No I don’t believe RPM itself is the direct culprit here...I believe it to be an indirect means of measuring the real culprit which is bullet imperfection and our limits in controlling it. However, that may be better measured by rotational energy. Rotational energy better measures our limits by more accurately measuring the stress and accompanying distortion inflicted on the bullet while it is in the barrel and serves to magnify any bullet imperfections, both initially present and barrel induced, once that bullet leaves the muzzle.

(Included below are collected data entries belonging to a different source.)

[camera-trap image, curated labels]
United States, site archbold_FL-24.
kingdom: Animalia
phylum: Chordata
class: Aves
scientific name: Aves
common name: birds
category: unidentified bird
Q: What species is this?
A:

However, RPM does provide a good indication of a caliber dependent threshold that the “average caster” can accept as an upper limit for accuracy. It’s a damn good indicator if not the direct cause. Kind of like the health experts telling you that if you’re male you have a reasonable chance of living to be 75 but a poor one of reaching 90. You won’t die of your age...it will be cancer, heart disease, stroke, you name it. Age is a good indicator...not the cause. Same here.
Time to really shut up this time. I’ve said enough to fill 20 average posts.